This attempt at reconciliation, in Rogers’ own words, “serves as the philosophical crux of the play,” which struck close to home for me in that I’ve seen in our own community, and by extension Utah politics in general, attempts by faithful Mormons to reconcile doctrine with political rhetoric. This attitude even has Mormons questioning each other’s morality and worthiness based on their political leanings despite statements issued by the Church that “Principles compatible with the gospel may be found in various political parties.”
It’s my hope, since we are currently between elections, that these observations will not be arbitrarily dismissed like so much political hot air. It seems that in our two party system––no matter how much the parties claim to be open to differing views––when it comes time to vote, all members of a party are expected to tow the line in accordance with the views of the party leadership (often representing the most extreme ends of the political spectrum). Such attitudes make the efforts of moderates futile.
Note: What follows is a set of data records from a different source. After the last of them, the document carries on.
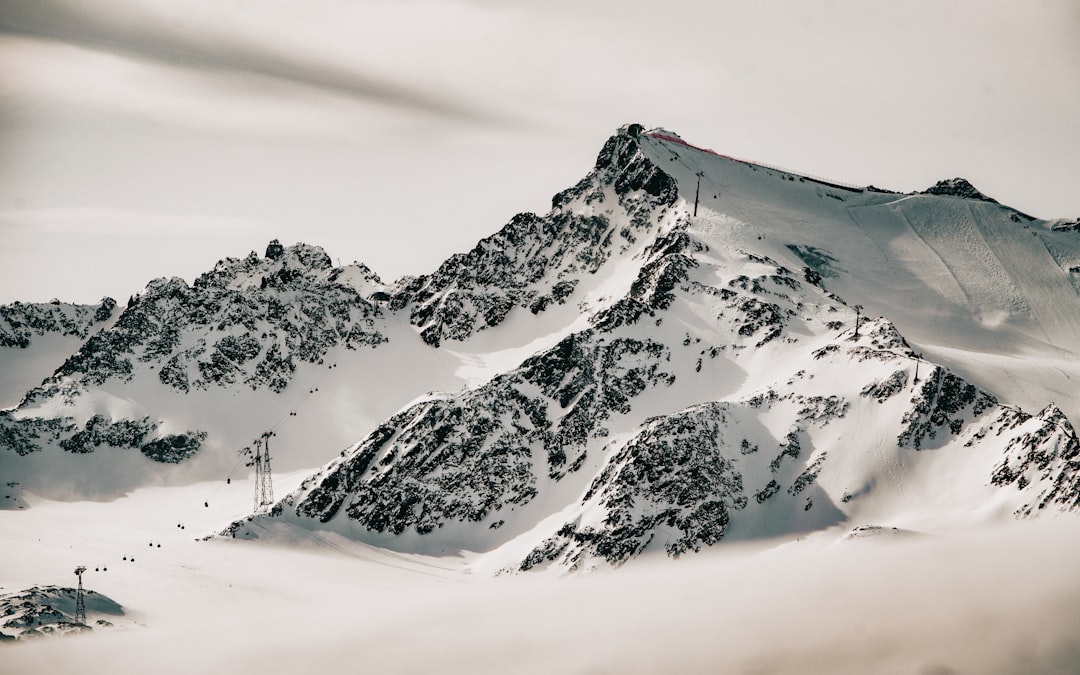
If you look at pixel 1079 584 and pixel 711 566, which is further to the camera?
pixel 711 566

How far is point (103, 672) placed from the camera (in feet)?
477

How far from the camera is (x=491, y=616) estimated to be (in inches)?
5787

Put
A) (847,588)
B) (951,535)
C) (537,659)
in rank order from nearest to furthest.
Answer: (847,588) < (537,659) < (951,535)

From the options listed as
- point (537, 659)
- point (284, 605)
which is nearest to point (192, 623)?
point (284, 605)

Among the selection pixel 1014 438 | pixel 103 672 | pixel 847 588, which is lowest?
pixel 103 672

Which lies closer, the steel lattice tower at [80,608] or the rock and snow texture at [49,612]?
the rock and snow texture at [49,612]

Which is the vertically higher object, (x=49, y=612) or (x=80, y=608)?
(x=80, y=608)

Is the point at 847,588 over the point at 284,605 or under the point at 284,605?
over

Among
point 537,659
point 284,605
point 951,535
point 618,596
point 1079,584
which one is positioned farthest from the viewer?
point 284,605

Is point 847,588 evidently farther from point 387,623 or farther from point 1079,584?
point 387,623

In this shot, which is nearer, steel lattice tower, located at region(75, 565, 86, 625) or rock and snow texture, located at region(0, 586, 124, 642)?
rock and snow texture, located at region(0, 586, 124, 642)

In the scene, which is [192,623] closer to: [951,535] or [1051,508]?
[951,535]

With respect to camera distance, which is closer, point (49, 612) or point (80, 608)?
point (49, 612)

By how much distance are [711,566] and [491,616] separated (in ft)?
187
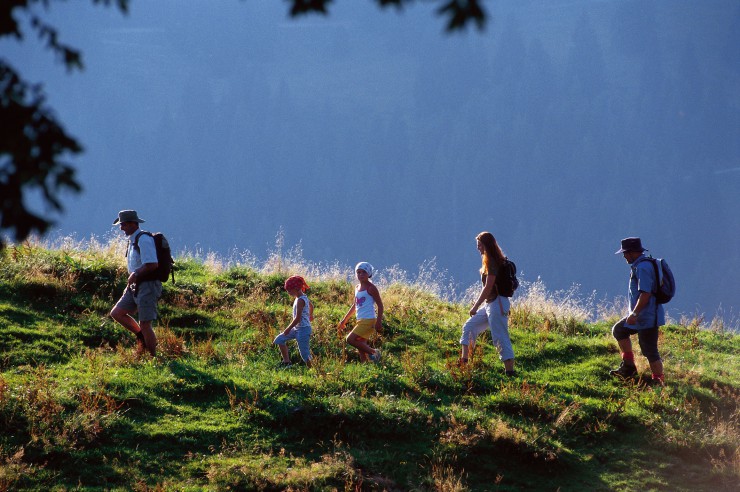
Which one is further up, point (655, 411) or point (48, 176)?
point (655, 411)

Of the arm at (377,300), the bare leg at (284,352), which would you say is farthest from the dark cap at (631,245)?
the bare leg at (284,352)

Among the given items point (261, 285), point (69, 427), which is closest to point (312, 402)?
point (69, 427)

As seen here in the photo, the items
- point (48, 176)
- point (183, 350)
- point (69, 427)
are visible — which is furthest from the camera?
point (183, 350)

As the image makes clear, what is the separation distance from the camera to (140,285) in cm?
1065

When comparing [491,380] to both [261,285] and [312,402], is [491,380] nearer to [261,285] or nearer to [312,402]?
[312,402]

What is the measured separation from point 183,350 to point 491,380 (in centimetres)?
468

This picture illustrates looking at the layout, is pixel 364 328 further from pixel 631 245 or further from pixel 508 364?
pixel 631 245

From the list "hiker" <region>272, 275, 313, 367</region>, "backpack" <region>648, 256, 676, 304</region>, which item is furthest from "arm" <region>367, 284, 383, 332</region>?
"backpack" <region>648, 256, 676, 304</region>

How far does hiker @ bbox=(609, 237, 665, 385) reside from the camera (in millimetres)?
10352

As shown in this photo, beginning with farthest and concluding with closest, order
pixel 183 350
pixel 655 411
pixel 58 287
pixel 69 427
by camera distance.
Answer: pixel 58 287
pixel 183 350
pixel 655 411
pixel 69 427

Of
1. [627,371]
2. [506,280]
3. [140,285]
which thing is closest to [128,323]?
[140,285]

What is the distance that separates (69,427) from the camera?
8062mm

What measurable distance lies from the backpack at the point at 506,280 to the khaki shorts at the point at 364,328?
1976 millimetres

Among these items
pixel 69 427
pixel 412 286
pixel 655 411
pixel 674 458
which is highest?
pixel 412 286
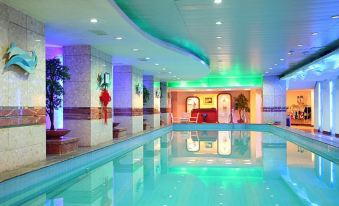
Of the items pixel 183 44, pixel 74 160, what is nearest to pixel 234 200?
pixel 74 160

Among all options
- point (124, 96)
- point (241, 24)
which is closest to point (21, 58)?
point (241, 24)

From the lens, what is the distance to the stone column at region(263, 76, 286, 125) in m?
22.5

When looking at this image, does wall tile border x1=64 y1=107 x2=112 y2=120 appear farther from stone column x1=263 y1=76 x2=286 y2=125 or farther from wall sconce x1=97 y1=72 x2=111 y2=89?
stone column x1=263 y1=76 x2=286 y2=125

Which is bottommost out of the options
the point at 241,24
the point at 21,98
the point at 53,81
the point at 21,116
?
the point at 21,116

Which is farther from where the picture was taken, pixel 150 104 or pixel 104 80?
pixel 150 104

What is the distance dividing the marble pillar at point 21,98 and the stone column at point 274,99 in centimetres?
1765

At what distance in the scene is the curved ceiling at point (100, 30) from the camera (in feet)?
19.5

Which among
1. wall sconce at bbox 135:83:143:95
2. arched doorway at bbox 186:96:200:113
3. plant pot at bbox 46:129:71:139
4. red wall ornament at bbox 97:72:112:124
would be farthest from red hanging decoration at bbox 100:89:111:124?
arched doorway at bbox 186:96:200:113

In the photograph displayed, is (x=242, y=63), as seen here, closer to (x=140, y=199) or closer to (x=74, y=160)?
(x=74, y=160)

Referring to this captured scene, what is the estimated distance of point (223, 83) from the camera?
24547 millimetres

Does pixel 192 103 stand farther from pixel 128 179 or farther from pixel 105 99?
pixel 128 179

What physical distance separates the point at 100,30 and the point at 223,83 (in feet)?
57.3

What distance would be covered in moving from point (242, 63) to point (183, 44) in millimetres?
5029

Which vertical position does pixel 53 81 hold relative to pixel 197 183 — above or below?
above
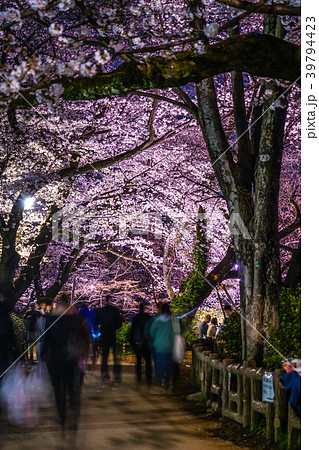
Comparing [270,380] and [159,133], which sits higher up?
[159,133]

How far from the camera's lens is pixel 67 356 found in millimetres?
7004

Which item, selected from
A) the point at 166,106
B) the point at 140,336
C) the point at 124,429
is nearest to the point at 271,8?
the point at 124,429

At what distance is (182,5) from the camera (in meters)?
10.7

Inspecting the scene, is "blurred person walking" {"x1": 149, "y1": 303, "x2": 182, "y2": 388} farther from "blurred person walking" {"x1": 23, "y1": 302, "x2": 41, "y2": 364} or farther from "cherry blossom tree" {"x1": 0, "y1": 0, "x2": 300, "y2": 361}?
"blurred person walking" {"x1": 23, "y1": 302, "x2": 41, "y2": 364}

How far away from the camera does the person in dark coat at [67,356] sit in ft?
22.4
When any one party is in control of government for an extended period of time, I’m reminded of Lord Acton’s caveat that “Power... corrupt[s] and absolute power corrupts absolutely.” In our federal government we can recall major shifts of power in Congress to check the Executive branch mid-term; most notably 1994 and 2006. But what of Utah’s political climate in which, despite a state constitution that was modeled on the Federal one, has effectively become a one-party system over the last generation largely by appealing to Mormons by implying that their party is more righteous than others? How many Utah candidates include their LDS Missions on their resumes? All this flies in the face of established Doctrine: “We do not believe it just to MINGLE religious influence with civil government...” (D&C 134:9) (emphasis added) While the Church encourages its members to participate in all aspects of government from voting to running for office, even participation in political parties, it still places a great deal of emphasis on members thinking for themselves when casting their votes. “...vote for and actively support those YOU believe will most nearly carry out YOUR ideas of good government.” (emphasis added) I think Mormons would be better served by not allying themselves with any political party. An unaffiliated voter, either in the voting booth or on the floor of a legislative body, is freer to vote their conscience and would not feel politically pressured to “tow the line.”